Selma and Sofiane Ouissi

Selma and Sofiane Ouissi
Performance Room, online at tate.org.uk/bmwtatelive or youtube.com/tate/bmwtatelive Thursday 18 September at 20.00 BST

Selma and Sofiane Ouissi perform a new work that explores the use of the internet in daily life. The Performance Room format corresponds with the way in which Selma and Sofiane Ouissi have been working together for many years. Selma lives in Paris and Sofiane in Tunis. The internet is therefore vital to the production of their collaborative works.

The brother and sister duo are major figures of contemporary dance in the Arab world and have collaborated with directors and choreographers such as Fadhel Jaziri, Hichem Rostom, Martino Müller, and the Compagnie Michèle Anne de Mey. They have performed in numerous shows worldwide and at live art festivals including Théâtre de la Ville in Paris, Palais des Beaux-Arts in Brussels, Tanzquartier in Vienna, Danse in Aix, Bouffes du Nord in Paris, and Festival de Carthage.

Alexandra Bachzetsis From A to B via C

Alexandra Bachzetsis From A to B via C
Performance Room, online at tate.org.uk/bmwtatelive or youtube.com/tate/bmwtatelive
Thursday 23 October at 20.00 BST

Alexandra Bachzetsis’s new work From A to B via C explores the use of gesture and movement across popular cultural and the arts, such as romantic comedy, TV soap or hip-hop video versus ballet, modern dance and performance.

Alexandra Bachzetsis is a Zurich based artist and choreographer. She began her career as a dancer and has been working independently, producing and presenting her own work in theatres and contemporary art venues since 2003. In 2008 she took part in the 5th Berlin Biennial for Contemporary Art and had a major solo exhibition at the Kunsthalle Basel.
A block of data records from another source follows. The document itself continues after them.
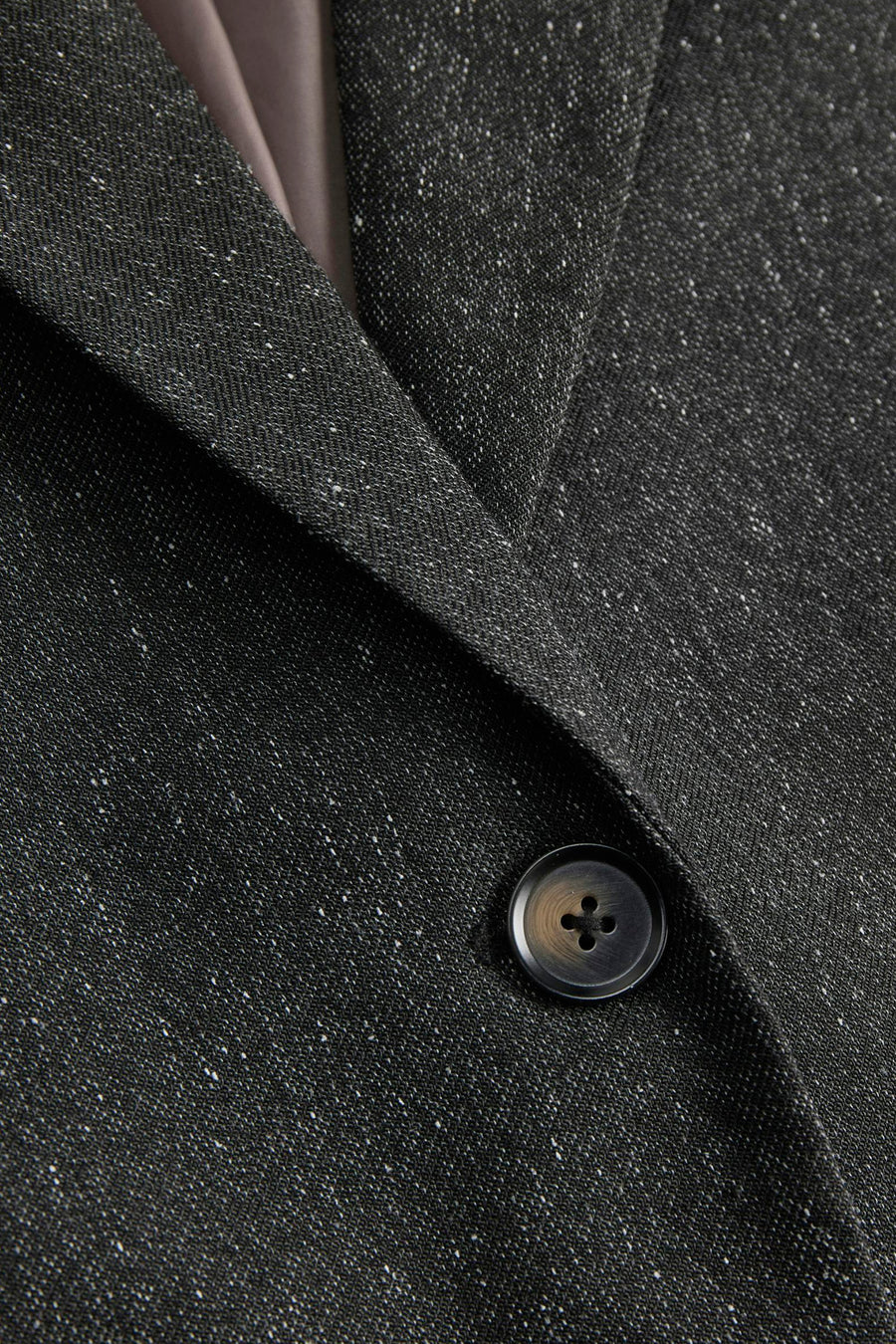 JXELLIS STRUCTURED BOYFRIEND BLAZER TLR - JJXX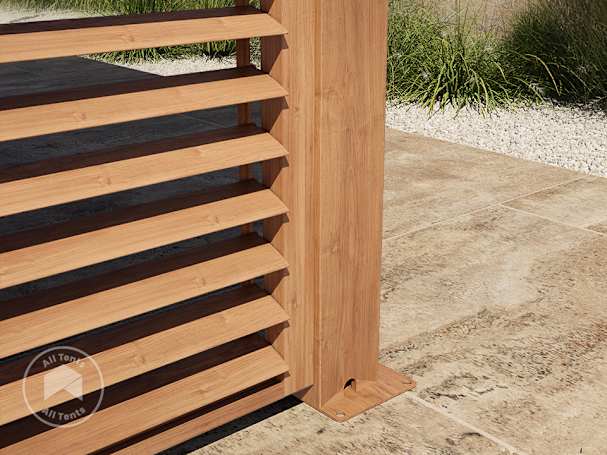 BTX_ZUB_PER_DEL_HO_4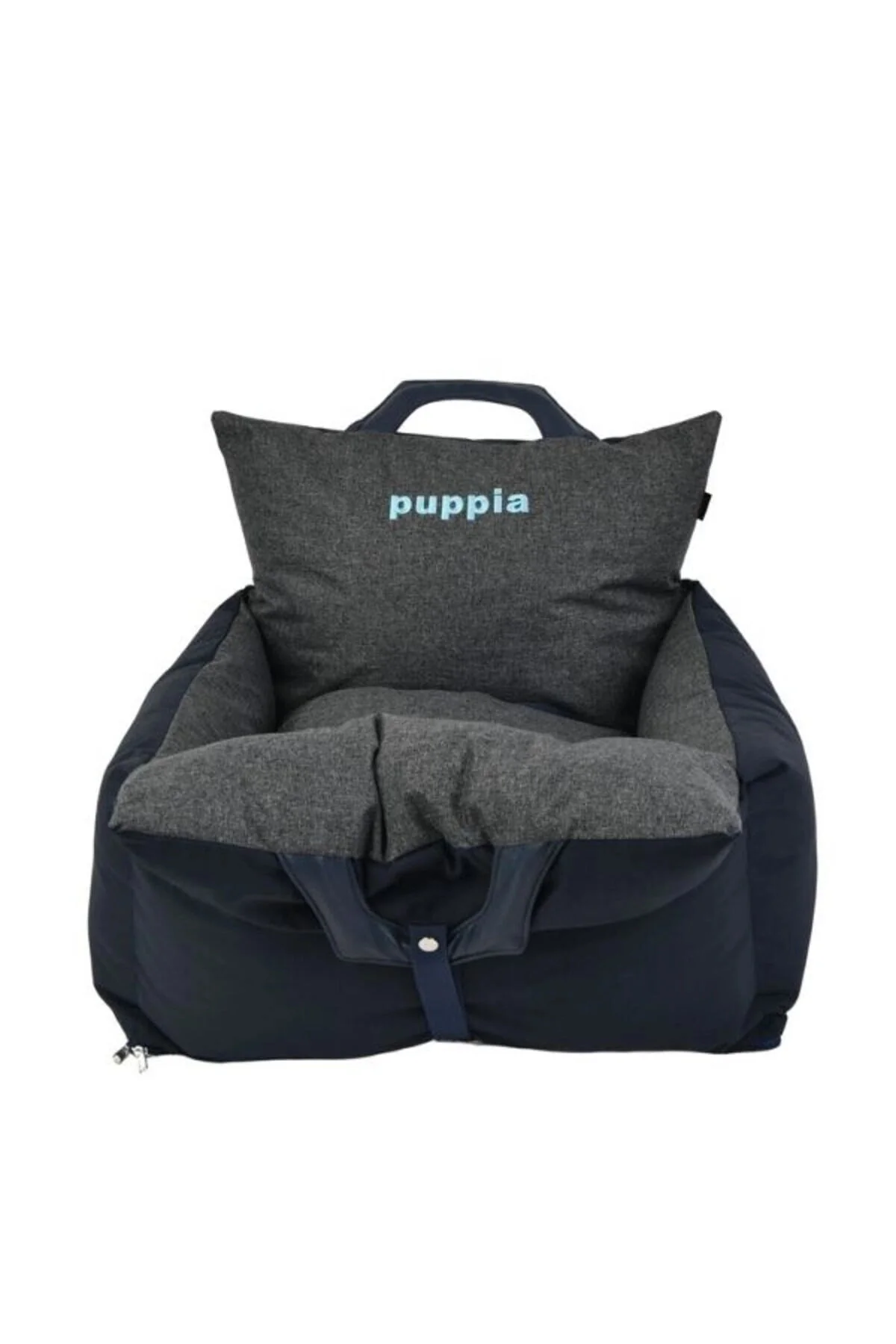 Car Seat Evcil Hayvan Araba Koltuğu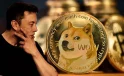 Elon Musk, Dogecoin davasında insiderla suçlanıyor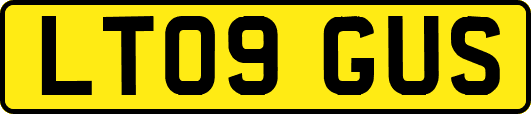 LT09GUS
In 2012 she won the Swiss Performance Prize. Her work Etude was included in dOCUMENTA 13, Kassel in 2012 and her newest performance The Stages of Staging was presented at the Stedelijk Museum, Amsterdam in 2013. From A to B via C is commissioned by and developed in collaboration with Tate Modern, London and Biennial of Moving Images, Centre d’Art Contemporain, Geneva.